◆ WHAT THE EXERCISE ASKS
Transcribe the following rows word for word, reproducing every line as it appears.

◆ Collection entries
*****
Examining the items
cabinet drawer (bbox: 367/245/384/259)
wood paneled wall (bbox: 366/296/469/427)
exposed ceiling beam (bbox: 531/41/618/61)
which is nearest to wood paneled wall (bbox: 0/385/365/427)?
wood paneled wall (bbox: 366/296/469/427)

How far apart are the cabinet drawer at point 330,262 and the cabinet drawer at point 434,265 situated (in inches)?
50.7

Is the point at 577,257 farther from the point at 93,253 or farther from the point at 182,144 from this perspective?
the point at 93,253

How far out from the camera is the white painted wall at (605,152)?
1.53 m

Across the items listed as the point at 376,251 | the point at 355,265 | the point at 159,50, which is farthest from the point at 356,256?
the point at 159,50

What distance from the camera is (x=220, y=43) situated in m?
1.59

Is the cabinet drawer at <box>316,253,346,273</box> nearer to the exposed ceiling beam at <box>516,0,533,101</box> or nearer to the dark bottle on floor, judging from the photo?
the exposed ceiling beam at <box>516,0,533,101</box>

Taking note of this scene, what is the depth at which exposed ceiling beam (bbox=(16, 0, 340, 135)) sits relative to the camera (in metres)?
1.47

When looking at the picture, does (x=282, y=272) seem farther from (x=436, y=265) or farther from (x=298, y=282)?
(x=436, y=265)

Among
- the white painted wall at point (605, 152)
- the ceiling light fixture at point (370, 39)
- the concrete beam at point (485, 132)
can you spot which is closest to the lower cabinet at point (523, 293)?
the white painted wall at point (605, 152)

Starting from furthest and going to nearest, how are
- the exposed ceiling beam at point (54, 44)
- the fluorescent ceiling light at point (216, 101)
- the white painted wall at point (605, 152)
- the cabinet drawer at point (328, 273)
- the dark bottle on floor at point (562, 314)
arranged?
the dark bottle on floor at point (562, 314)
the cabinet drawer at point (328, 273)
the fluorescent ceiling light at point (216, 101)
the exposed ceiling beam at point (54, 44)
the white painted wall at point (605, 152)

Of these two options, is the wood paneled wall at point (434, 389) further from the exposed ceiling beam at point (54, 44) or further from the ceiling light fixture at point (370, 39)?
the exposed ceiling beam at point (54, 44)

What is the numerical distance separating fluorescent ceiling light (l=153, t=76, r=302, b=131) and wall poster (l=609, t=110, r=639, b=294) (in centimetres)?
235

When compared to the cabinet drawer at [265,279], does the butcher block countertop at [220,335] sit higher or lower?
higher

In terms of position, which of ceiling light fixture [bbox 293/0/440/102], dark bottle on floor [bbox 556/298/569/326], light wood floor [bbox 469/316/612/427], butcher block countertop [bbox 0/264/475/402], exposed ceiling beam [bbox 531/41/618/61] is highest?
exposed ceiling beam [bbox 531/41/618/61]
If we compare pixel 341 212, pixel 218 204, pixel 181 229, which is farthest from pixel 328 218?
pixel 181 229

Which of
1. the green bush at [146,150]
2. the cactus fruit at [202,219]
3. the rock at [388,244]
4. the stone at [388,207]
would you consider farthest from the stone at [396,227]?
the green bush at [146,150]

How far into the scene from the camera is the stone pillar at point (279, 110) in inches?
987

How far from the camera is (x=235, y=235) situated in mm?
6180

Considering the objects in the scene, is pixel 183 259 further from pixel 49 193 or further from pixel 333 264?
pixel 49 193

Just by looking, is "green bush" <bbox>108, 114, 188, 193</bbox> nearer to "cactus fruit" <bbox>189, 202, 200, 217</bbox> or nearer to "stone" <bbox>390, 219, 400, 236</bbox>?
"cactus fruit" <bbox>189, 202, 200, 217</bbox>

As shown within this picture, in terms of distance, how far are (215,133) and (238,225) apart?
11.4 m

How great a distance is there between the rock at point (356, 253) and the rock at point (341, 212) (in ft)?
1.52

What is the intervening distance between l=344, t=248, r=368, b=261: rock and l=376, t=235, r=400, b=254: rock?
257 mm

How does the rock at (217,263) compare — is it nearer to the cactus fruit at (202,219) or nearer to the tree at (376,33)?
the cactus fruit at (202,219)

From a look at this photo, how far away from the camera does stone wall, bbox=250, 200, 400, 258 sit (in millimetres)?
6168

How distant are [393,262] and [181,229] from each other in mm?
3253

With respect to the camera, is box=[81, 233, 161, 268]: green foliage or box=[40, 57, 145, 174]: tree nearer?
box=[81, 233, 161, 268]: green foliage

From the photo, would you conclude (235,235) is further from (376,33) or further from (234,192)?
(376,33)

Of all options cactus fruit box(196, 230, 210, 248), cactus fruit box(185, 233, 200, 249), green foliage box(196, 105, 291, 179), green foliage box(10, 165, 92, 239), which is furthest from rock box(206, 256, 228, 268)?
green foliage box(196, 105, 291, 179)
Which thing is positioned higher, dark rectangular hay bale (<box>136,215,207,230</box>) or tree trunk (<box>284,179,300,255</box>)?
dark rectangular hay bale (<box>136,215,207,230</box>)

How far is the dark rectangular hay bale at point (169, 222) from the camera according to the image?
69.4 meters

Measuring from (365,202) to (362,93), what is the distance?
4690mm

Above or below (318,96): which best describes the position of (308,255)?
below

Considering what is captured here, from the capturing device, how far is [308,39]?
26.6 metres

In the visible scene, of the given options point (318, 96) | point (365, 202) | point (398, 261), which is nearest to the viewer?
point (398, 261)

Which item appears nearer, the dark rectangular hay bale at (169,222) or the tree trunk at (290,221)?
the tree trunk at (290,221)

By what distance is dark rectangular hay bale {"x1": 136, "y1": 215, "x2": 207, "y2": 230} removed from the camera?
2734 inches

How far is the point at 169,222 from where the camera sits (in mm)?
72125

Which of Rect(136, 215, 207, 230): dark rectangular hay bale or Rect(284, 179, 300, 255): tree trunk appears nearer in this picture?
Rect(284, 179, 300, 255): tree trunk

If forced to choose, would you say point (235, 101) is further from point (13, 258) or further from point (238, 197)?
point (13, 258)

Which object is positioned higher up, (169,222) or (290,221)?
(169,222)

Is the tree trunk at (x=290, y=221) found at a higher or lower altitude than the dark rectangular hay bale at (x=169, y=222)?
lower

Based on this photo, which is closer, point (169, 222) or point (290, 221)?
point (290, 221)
*****
◆ ANSWER IN FULL
Examining the items
cabinet drawer (bbox: 367/245/384/259)
wood paneled wall (bbox: 366/296/469/427)
exposed ceiling beam (bbox: 531/41/618/61)
which is nearest to wood paneled wall (bbox: 0/385/365/427)?
wood paneled wall (bbox: 366/296/469/427)

How far apart are the cabinet drawer at point 330,262 and the cabinet drawer at point 434,265 situated (in inches)?
50.7

Is the point at 577,257 farther from the point at 93,253 or farther from the point at 182,144 from this perspective?
the point at 93,253

How far out from the camera is the white painted wall at (605,152)?
1.53 m

Across the items listed as the point at 376,251 | the point at 355,265 | the point at 159,50, which is farthest from the point at 356,256?
the point at 159,50

What distance from the camera is (x=220, y=43) situated in m?
1.59

Is the cabinet drawer at <box>316,253,346,273</box> nearer to the exposed ceiling beam at <box>516,0,533,101</box> or nearer to the dark bottle on floor, judging from the photo?
the exposed ceiling beam at <box>516,0,533,101</box>

Taking note of this scene, what is the depth at which exposed ceiling beam (bbox=(16, 0, 340, 135)) sits relative to the camera (in metres)?
1.47

When looking at the picture, does (x=282, y=272) seem farther from (x=436, y=265) or farther from (x=298, y=282)?
(x=436, y=265)

Among
- the white painted wall at point (605, 152)
- the ceiling light fixture at point (370, 39)
- the concrete beam at point (485, 132)
can you spot which is closest to the lower cabinet at point (523, 293)?
the white painted wall at point (605, 152)

Starting from furthest and going to nearest, how are
- the exposed ceiling beam at point (54, 44)
- the fluorescent ceiling light at point (216, 101)
- the white painted wall at point (605, 152)
- the cabinet drawer at point (328, 273)
- the dark bottle on floor at point (562, 314)
arranged?
the dark bottle on floor at point (562, 314)
the cabinet drawer at point (328, 273)
the fluorescent ceiling light at point (216, 101)
the exposed ceiling beam at point (54, 44)
the white painted wall at point (605, 152)

Of these two options, is the wood paneled wall at point (434, 389) further from the exposed ceiling beam at point (54, 44) or further from the ceiling light fixture at point (370, 39)?
the exposed ceiling beam at point (54, 44)

What is the numerical distance separating fluorescent ceiling light (l=153, t=76, r=302, b=131) and wall poster (l=609, t=110, r=639, b=294) (in centimetres)?
235

When compared to the cabinet drawer at [265,279], does the butcher block countertop at [220,335] sit higher or lower?
higher

In terms of position, which of ceiling light fixture [bbox 293/0/440/102], dark bottle on floor [bbox 556/298/569/326], light wood floor [bbox 469/316/612/427], butcher block countertop [bbox 0/264/475/402], exposed ceiling beam [bbox 531/41/618/61] is highest?
exposed ceiling beam [bbox 531/41/618/61]
If we compare pixel 341 212, pixel 218 204, pixel 181 229, which is farthest from pixel 328 218?
pixel 181 229

Which of
1. the green bush at [146,150]
2. the cactus fruit at [202,219]
3. the rock at [388,244]
4. the stone at [388,207]
would you consider farthest from the stone at [396,227]?
the green bush at [146,150]

How far into the scene from the camera is the stone pillar at point (279, 110) in inches?
987

How far from the camera is (x=235, y=235) situated in mm?
6180

Considering the objects in the scene, is pixel 183 259 further from pixel 49 193 or further from pixel 333 264?
pixel 49 193

Just by looking, is "green bush" <bbox>108, 114, 188, 193</bbox> nearer to "cactus fruit" <bbox>189, 202, 200, 217</bbox> or nearer to "stone" <bbox>390, 219, 400, 236</bbox>?
"cactus fruit" <bbox>189, 202, 200, 217</bbox>

As shown within this picture, in terms of distance, how far are (215,133) and (238,225) apart?
11.4 m

How great a distance is there between the rock at point (356, 253) and the rock at point (341, 212) (in ft)?
1.52

What is the intervening distance between l=344, t=248, r=368, b=261: rock and l=376, t=235, r=400, b=254: rock?
257 mm

How does the rock at (217,263) compare — is it nearer to the cactus fruit at (202,219) or nearer to the tree at (376,33)?
the cactus fruit at (202,219)

From a look at this photo, how far away from the camera does stone wall, bbox=250, 200, 400, 258 sit (in millimetres)?
6168

How distant are [393,262] and [181,229] from each other in mm?
3253

With respect to the camera, is box=[81, 233, 161, 268]: green foliage or box=[40, 57, 145, 174]: tree nearer?
box=[81, 233, 161, 268]: green foliage

From the photo, would you conclude (235,235) is further from (376,33) or further from (234,192)?
(376,33)

Of all options cactus fruit box(196, 230, 210, 248), cactus fruit box(185, 233, 200, 249), green foliage box(196, 105, 291, 179), green foliage box(10, 165, 92, 239), which is furthest from rock box(206, 256, 228, 268)?
green foliage box(196, 105, 291, 179)
Which thing is positioned higher, dark rectangular hay bale (<box>136,215,207,230</box>) or tree trunk (<box>284,179,300,255</box>)?
dark rectangular hay bale (<box>136,215,207,230</box>)

How far is the dark rectangular hay bale at point (169, 222) from the camera according to the image?
69.4 meters

Measuring from (365,202) to (362,93), what is the distance?
4690mm

Above or below (318,96): which best describes the position of (308,255)?
below

Considering what is captured here, from the capturing device, how far is [308,39]?
26.6 metres

In the visible scene, of the given options point (318, 96) | point (365, 202) | point (398, 261), which is nearest to the viewer?
point (398, 261)

Which item appears nearer, the dark rectangular hay bale at (169,222) or the tree trunk at (290,221)?
the tree trunk at (290,221)

By what distance is dark rectangular hay bale {"x1": 136, "y1": 215, "x2": 207, "y2": 230} removed from the camera?
2734 inches

How far is the point at 169,222 from where the camera sits (in mm)?
72125

Which of Rect(136, 215, 207, 230): dark rectangular hay bale or Rect(284, 179, 300, 255): tree trunk appears nearer in this picture?
Rect(284, 179, 300, 255): tree trunk

If forced to choose, would you say point (235, 101) is further from point (13, 258) or further from point (238, 197)?
point (13, 258)

Which object is positioned higher up, (169,222) or (290,221)?
(169,222)

Is the tree trunk at (x=290, y=221) found at a higher or lower altitude than the dark rectangular hay bale at (x=169, y=222)?
lower

Based on this photo, which is closer, point (169, 222) or point (290, 221)?
point (290, 221)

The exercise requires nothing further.